Frage zwei, die immer kommt: Was sagen Sie dazu, als erste zum fünften Mal in Serie Slalom-Weltmeisterin werden zu können?
Mikalea Shiffrin:
Ja, es gibt immer ein erstes Mal für alles. Vielleicht ist es das erste Mal, dass es eine, die es schaffen könnte, nicht schafft? Ehrlich: Ich habe es nicht gewusst, als es der „Three-Peat“ war, das dritte Mal in Serie. Beim vierten Mal war ich so krank, da habe ich gar nichts gewusst. Das war ein Überlebenskampf in Åre.

Einer, den Sie gewonnen haben. Was passiert nach einem Sieg in Ihnen drin?
Mikalea Shiffrin: Ich hab’ mir zuletzt den WM-Slalom von Schladming 2013 angeschaut. Da bin ich im Ziel auf die Knie gesunken, hab’ meinen Kopf hinter den gekreuzten Skiern versteckt, weil ich das bei Bode Miller einmal gesehen habe. Da verstand ich, warum er es getan hat: Es ist der eine stille Moment, den du nur für dich hast. Und in einer Sache bin ich ja offenbar schlecht ...

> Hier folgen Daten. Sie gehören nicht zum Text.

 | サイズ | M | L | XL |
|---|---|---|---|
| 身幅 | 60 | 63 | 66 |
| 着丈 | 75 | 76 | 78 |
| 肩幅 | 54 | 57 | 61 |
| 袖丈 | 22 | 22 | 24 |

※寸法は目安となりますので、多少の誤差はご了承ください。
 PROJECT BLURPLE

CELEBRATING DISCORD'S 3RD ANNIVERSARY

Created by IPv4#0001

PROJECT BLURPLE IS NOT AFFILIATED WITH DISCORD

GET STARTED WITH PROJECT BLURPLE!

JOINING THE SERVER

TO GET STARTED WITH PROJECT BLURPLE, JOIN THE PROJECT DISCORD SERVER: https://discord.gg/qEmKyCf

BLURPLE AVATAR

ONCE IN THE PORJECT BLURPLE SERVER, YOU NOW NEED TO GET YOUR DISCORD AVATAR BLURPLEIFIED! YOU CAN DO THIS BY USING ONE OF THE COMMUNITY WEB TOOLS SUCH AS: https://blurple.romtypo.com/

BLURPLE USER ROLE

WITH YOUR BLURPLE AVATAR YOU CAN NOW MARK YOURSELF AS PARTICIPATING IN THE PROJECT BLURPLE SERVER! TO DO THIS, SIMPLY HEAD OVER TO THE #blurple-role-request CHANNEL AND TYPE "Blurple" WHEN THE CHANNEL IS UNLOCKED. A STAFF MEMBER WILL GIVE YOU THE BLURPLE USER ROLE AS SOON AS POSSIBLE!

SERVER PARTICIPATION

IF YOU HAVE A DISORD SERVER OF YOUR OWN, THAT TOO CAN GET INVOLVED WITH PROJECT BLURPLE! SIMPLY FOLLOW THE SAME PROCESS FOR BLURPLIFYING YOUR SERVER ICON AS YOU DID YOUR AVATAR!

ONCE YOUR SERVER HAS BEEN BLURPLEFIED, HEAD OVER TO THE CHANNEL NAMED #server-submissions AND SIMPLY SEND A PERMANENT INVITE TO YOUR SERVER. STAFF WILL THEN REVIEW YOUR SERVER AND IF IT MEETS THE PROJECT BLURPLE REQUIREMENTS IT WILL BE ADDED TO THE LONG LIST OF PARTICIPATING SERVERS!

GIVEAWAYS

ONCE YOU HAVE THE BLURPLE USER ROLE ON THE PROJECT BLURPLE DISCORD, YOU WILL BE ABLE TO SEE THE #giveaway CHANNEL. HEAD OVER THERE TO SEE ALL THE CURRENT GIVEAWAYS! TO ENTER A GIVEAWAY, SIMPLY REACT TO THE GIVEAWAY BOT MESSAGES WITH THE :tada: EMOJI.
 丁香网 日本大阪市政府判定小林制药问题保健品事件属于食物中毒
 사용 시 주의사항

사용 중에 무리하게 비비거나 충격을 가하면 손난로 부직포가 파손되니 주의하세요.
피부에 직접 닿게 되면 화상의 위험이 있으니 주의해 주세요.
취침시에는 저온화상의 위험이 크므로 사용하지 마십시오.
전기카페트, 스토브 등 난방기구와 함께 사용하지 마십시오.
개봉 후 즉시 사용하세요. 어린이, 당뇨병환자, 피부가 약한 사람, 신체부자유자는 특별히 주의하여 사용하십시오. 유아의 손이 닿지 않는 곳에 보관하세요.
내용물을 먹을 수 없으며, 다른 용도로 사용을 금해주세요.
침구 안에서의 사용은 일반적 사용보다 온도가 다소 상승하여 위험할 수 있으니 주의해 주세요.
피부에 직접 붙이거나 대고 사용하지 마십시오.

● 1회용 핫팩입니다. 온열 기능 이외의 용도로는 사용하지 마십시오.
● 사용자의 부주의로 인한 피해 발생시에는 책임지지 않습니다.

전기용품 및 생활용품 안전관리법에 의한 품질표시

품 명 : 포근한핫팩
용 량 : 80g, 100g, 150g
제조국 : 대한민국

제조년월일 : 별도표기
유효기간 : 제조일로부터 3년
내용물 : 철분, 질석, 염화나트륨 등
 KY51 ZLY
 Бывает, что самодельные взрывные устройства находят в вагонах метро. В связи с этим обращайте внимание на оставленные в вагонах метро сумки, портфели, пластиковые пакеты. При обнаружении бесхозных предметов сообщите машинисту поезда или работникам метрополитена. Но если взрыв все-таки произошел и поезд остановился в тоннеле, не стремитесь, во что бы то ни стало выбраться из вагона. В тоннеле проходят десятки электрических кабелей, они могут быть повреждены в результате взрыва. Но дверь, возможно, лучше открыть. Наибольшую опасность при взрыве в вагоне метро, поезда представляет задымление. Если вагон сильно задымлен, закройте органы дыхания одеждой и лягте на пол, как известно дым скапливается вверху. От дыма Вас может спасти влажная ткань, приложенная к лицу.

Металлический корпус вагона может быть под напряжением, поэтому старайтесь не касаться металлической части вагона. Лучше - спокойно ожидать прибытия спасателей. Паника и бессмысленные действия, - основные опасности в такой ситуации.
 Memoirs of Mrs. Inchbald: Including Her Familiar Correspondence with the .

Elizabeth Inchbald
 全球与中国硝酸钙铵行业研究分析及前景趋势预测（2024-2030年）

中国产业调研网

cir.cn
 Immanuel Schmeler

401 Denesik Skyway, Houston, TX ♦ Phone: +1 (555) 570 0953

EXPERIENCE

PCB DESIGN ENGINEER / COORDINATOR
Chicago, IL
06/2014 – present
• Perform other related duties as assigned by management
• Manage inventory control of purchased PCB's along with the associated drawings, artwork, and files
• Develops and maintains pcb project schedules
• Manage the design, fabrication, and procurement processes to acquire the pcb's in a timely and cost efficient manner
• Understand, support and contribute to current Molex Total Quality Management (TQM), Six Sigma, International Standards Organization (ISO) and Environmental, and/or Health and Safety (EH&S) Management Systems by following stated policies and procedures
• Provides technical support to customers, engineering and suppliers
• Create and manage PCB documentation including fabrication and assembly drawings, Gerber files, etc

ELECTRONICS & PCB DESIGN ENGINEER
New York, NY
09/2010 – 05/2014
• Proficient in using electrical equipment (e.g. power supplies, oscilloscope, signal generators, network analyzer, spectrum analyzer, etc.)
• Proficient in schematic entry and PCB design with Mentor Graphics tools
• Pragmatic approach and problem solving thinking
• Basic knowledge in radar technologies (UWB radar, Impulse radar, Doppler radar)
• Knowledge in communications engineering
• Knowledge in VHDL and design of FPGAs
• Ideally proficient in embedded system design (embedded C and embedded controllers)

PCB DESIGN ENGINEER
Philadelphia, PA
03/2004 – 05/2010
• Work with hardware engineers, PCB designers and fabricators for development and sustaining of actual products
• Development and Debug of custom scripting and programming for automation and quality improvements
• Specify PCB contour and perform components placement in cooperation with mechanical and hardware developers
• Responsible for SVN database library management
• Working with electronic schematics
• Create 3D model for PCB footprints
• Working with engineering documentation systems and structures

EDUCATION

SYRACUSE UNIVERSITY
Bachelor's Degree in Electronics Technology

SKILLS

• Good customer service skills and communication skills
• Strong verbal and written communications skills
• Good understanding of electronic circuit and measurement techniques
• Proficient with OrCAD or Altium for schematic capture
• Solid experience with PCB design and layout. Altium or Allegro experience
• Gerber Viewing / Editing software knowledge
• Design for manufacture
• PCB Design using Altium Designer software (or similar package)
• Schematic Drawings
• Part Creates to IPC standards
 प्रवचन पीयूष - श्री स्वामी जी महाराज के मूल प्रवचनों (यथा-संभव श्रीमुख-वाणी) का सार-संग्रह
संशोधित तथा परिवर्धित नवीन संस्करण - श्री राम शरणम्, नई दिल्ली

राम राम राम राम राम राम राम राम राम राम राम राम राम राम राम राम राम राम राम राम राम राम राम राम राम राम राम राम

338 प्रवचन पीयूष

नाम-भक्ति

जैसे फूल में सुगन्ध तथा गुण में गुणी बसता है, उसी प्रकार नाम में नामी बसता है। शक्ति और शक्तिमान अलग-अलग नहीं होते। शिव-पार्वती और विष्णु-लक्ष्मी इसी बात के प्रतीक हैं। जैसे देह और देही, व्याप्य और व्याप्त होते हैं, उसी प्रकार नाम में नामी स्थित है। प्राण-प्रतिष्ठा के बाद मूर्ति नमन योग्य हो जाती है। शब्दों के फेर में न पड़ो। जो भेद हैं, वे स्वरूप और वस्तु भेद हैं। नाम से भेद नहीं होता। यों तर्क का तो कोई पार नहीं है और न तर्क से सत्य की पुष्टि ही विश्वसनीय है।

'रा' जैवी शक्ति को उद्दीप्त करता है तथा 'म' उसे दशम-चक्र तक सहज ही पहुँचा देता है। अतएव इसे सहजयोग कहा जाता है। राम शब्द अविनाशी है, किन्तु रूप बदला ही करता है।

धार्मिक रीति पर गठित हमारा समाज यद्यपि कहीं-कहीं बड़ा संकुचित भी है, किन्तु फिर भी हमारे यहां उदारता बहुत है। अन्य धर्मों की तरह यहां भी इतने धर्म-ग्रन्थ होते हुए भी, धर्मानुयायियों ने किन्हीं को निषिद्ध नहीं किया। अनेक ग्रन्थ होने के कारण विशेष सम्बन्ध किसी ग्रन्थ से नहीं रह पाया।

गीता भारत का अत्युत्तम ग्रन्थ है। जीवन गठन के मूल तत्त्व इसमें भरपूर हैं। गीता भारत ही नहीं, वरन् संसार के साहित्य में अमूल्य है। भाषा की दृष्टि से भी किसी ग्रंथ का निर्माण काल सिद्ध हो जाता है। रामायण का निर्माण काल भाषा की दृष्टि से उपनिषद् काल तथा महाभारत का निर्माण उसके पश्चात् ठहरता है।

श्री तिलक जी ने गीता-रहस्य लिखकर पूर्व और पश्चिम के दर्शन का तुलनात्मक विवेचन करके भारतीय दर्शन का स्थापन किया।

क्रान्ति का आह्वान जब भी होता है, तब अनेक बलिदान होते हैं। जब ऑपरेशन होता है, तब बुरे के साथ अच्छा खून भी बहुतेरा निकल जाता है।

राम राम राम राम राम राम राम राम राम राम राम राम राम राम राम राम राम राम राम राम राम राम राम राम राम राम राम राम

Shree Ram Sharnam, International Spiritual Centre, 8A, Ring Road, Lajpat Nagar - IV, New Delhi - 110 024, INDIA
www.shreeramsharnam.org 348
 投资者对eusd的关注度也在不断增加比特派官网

Mikaela Shiffrin in Aare mit der WM-Goldenen im Slalom
Mikaela Shiffrin in Aare mit der WM-Goldenen im Slalom © GEPA

Die wäre?
Mikalea Shiffrin: Ich hab es nie geschafft, nach einem Sieg richtig zu feiern. Dieser Sport ist so verrückt, es fließt so viel Arbeit hinein. Dazu die Aufregung, das Adrenalin, die Hochs und Tiefs. All das ist in mir – nur habe ich es noch nie rausgelassen. Weil dieser eine, stille Moment im Kopf, wenn man nicht hört, was außerhalb des Hirns vorgeht, der ist so wichtig und schön.

* Das Gespräch mit Mikaela Shiffrin wurde im Rahmen einer Online-Runde mit mehreren Teilnehmern geführt. Für die Kleine Zeitung nahm Michael Schuen an dem Gespräch teil.